----- DOCUMENT EXCERPT -----

Now, if you were to go into the board game developers subreddit, the people there would say that the next step is to start playtesting. I need to just come up with some generic soldiers to fight, I need to maybe take an existing map from another game, use some scale miniatures or even something as simple as coins to represent the players, and just start testing combat, movement, dice rolls, etc. And, yes, I agree, that testing the game is important to see if it’s even viable. I get that. But, like I said, I also like to go where my creative whims will take me sometimes. So, instead of doing any of that, I decided to start working up some basic concept art for the II team.

Personally, having visuals gets me really excited about continuing with the idea. I know it’s not as important as seeing if the game mechanics work, but, for me, making a game isn’t just about the mechanics, it’s about the total package. Even if that package will change over time, starting on the visual side of things is a big part of the draw for me when it comes to making games. So, I’m skipping ahead maybe a dozen steps, and working up what these II characters might look like. If it keeps me motivated to keep working on the game, it’s reason enough for me to do it.

To do that, I headed over to Hero Forge and started working on some custom miniatures. Obviously, I’m limited by what Hero Forge has as far as the aesthetics of the characters. And because HF is much more focused on D&D-style characters, there aren’t many options when it comes to modern military gear and clothing. But, again, this is just to keep the creative juices flowing, these aren’t necessarily the final look of any of these characters; it’s just to give us an idea of who they are and the overall aesthetics of the game.

----- SOURCE DATA -----

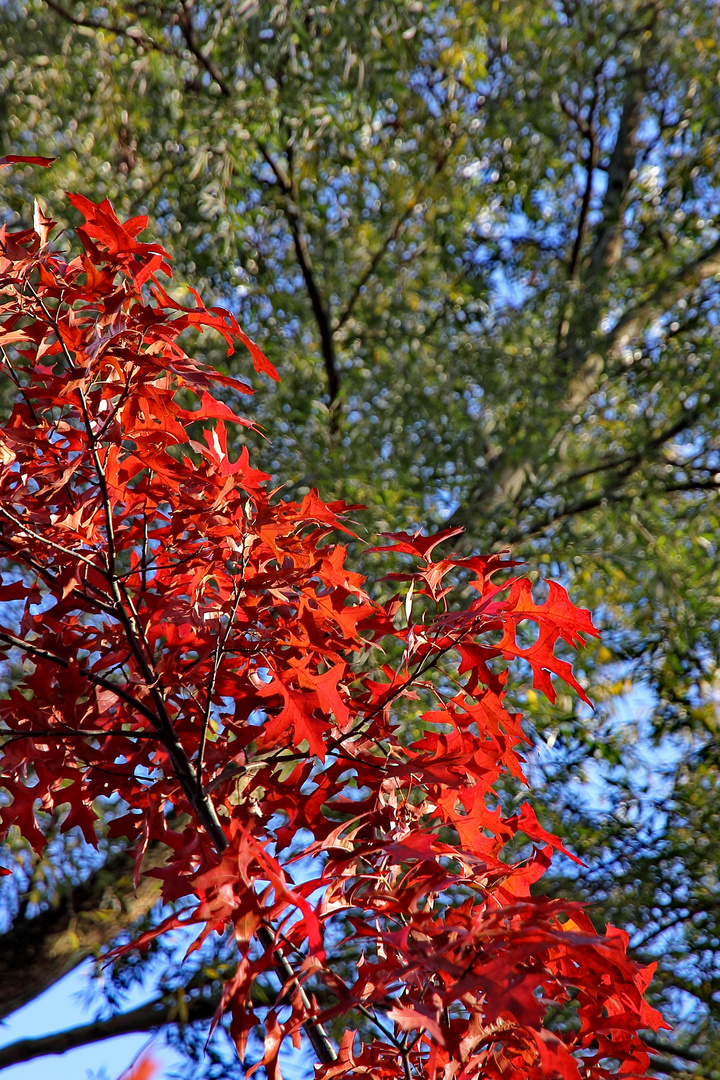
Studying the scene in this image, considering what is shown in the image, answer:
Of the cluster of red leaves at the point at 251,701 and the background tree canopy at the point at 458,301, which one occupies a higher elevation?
the background tree canopy at the point at 458,301

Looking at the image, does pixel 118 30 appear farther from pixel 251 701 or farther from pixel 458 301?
pixel 251 701

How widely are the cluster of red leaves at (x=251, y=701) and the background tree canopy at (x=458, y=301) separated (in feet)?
4.86

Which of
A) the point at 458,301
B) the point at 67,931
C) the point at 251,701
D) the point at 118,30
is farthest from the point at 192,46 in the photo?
the point at 67,931

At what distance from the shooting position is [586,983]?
0.83 m

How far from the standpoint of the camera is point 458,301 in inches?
151

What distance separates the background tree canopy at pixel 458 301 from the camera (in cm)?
275

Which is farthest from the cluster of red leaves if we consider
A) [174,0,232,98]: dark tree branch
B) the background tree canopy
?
[174,0,232,98]: dark tree branch

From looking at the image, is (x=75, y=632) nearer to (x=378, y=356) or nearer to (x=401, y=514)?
(x=401, y=514)

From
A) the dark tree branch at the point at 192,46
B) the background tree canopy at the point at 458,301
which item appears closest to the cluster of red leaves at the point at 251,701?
the background tree canopy at the point at 458,301

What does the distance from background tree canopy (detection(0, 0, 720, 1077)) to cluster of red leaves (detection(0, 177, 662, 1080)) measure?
1.48 meters

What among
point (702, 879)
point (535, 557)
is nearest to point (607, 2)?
point (535, 557)

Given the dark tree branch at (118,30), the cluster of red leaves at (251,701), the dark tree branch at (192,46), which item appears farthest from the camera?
the dark tree branch at (192,46)

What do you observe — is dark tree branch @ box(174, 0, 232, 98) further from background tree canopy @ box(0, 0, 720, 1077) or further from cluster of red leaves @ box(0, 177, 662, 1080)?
cluster of red leaves @ box(0, 177, 662, 1080)

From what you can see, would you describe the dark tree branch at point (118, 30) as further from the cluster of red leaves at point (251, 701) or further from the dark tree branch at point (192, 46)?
the cluster of red leaves at point (251, 701)
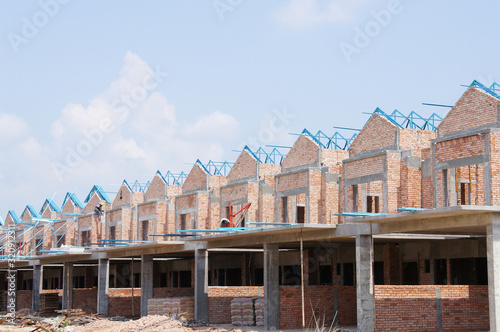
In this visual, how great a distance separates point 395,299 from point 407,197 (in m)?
3.57

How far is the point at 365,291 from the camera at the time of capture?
2128 centimetres

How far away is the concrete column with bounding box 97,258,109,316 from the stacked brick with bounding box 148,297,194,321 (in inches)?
274

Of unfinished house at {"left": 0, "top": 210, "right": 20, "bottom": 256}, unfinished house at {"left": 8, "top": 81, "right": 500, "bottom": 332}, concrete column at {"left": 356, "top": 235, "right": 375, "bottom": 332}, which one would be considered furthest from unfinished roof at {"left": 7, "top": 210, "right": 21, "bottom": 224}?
concrete column at {"left": 356, "top": 235, "right": 375, "bottom": 332}

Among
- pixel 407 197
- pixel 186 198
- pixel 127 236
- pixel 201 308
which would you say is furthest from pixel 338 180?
pixel 127 236

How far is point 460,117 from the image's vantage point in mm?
22938

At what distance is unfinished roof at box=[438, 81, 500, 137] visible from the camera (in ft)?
71.5

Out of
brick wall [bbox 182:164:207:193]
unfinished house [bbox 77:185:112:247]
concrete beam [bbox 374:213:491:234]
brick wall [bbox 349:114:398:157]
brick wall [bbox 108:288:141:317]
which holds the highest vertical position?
brick wall [bbox 349:114:398:157]

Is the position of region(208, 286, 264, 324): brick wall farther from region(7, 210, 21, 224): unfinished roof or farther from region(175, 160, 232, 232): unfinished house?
region(7, 210, 21, 224): unfinished roof

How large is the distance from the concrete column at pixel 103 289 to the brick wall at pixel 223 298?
8642 millimetres

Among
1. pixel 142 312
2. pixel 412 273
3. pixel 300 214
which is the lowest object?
pixel 142 312

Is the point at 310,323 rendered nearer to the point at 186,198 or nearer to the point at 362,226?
the point at 362,226

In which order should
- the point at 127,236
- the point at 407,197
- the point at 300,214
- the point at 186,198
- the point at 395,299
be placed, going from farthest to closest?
the point at 127,236 → the point at 186,198 → the point at 300,214 → the point at 407,197 → the point at 395,299

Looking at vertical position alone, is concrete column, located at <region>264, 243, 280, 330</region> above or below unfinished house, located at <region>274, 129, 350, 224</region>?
below

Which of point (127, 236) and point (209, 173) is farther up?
point (209, 173)
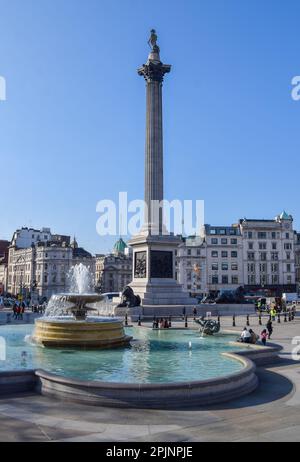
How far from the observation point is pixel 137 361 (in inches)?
687

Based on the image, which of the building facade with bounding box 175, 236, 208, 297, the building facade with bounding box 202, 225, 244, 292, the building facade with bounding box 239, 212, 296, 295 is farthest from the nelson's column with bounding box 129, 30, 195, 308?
the building facade with bounding box 239, 212, 296, 295

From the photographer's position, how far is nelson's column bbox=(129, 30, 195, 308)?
152ft

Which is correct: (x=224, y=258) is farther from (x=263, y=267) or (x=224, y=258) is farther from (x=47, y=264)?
(x=47, y=264)

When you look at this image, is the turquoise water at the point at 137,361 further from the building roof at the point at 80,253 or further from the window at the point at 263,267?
the building roof at the point at 80,253

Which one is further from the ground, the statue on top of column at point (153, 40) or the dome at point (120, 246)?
the statue on top of column at point (153, 40)

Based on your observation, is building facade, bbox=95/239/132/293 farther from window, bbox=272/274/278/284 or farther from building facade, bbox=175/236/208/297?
window, bbox=272/274/278/284

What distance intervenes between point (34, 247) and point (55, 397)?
408 ft

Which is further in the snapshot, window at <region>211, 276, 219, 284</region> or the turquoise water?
window at <region>211, 276, 219, 284</region>

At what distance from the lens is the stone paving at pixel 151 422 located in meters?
9.26

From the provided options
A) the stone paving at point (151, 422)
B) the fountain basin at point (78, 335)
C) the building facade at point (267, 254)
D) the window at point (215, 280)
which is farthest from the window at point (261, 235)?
the stone paving at point (151, 422)

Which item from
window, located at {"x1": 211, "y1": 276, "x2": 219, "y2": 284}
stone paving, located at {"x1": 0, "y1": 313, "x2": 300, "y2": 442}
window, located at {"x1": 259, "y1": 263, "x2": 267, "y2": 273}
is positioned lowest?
stone paving, located at {"x1": 0, "y1": 313, "x2": 300, "y2": 442}

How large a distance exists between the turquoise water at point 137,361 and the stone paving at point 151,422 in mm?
2456

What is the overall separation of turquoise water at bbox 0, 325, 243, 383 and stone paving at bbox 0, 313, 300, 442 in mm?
2456
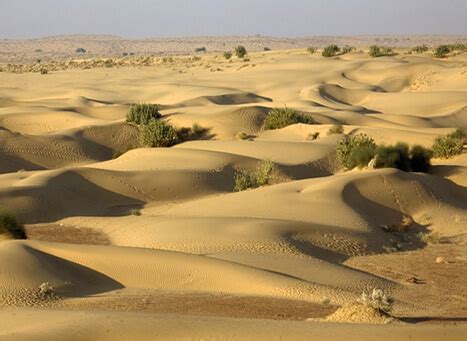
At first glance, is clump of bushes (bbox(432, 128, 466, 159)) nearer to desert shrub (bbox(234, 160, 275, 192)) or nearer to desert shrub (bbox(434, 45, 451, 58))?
desert shrub (bbox(234, 160, 275, 192))

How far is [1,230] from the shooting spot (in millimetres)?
16078

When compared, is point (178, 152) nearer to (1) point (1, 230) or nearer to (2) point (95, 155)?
(2) point (95, 155)

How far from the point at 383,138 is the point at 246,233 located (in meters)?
14.3

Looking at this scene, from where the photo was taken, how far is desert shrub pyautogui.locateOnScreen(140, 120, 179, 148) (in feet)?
97.6

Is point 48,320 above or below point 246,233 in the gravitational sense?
above

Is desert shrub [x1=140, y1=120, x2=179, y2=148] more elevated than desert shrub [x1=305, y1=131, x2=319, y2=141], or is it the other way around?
desert shrub [x1=140, y1=120, x2=179, y2=148]

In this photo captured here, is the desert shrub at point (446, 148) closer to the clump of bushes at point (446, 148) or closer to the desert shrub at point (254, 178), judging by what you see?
the clump of bushes at point (446, 148)

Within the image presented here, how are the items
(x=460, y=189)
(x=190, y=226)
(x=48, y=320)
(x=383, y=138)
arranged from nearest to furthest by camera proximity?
(x=48, y=320) < (x=190, y=226) < (x=460, y=189) < (x=383, y=138)

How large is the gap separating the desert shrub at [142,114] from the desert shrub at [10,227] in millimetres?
15315

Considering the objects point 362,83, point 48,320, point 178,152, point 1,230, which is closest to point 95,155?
point 178,152

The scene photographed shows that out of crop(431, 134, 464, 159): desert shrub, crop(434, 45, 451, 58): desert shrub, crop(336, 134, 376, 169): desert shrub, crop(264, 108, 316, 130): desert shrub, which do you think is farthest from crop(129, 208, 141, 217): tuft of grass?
crop(434, 45, 451, 58): desert shrub

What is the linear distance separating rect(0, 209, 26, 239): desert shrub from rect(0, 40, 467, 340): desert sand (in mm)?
710

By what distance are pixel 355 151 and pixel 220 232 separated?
380 inches

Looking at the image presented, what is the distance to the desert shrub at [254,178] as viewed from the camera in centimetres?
2305
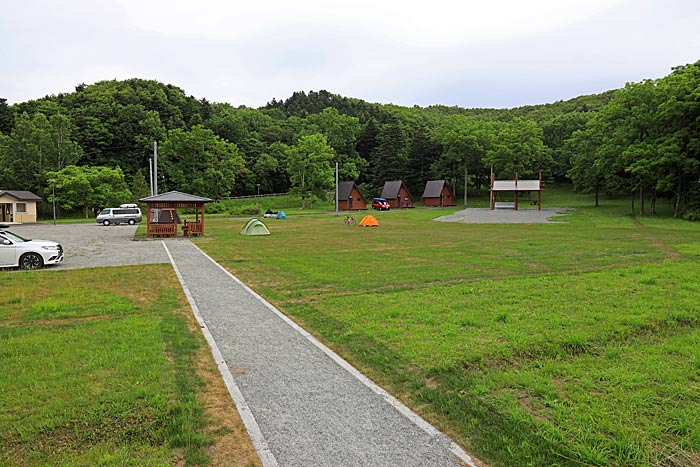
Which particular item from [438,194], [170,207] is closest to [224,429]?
[170,207]

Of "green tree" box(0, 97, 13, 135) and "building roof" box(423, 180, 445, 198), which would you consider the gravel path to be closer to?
"building roof" box(423, 180, 445, 198)

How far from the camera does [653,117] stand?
38.9 metres

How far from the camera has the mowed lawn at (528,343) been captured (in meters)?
3.91

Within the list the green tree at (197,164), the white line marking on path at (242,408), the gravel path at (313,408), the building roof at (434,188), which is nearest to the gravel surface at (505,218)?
the building roof at (434,188)

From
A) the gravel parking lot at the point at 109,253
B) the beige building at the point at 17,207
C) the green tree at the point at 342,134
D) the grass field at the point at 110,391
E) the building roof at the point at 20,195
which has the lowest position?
the gravel parking lot at the point at 109,253

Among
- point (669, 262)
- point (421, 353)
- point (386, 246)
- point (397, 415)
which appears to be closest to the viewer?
point (397, 415)

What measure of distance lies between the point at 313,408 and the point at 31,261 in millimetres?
13749

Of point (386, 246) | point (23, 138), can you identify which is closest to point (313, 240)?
point (386, 246)

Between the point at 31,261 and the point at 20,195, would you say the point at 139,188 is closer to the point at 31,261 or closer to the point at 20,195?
the point at 20,195

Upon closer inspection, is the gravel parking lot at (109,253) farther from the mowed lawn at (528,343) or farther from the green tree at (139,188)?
the green tree at (139,188)

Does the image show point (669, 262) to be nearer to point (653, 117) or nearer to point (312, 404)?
point (312, 404)

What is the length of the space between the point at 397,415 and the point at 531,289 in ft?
21.2

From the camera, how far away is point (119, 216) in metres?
39.4

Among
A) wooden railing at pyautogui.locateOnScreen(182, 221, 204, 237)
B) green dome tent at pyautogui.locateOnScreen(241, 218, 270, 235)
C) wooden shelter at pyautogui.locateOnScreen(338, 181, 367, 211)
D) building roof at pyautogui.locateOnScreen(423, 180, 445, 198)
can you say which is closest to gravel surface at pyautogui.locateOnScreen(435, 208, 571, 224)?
green dome tent at pyautogui.locateOnScreen(241, 218, 270, 235)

-----

WHAT NEEDS TO BE DONE: Reproduce, word for word, the stretch of the board game post from "To do that, I" through "of the game.".

WRITTEN ANSWER:
To do that, I headed over to Hero Forge and started working on some custom miniatures. Obviously, I’m limited by what Hero Forge has as far as the aesthetics of the characters. And because HF is much more focused on D&D-style characters, there aren’t many options when it comes to modern military gear and clothing. But, again, this is just to keep the creative juices flowing, these aren’t necessarily the final look of any of these characters; it’s just to give us an idea of who they are and the overall aesthetics of the game.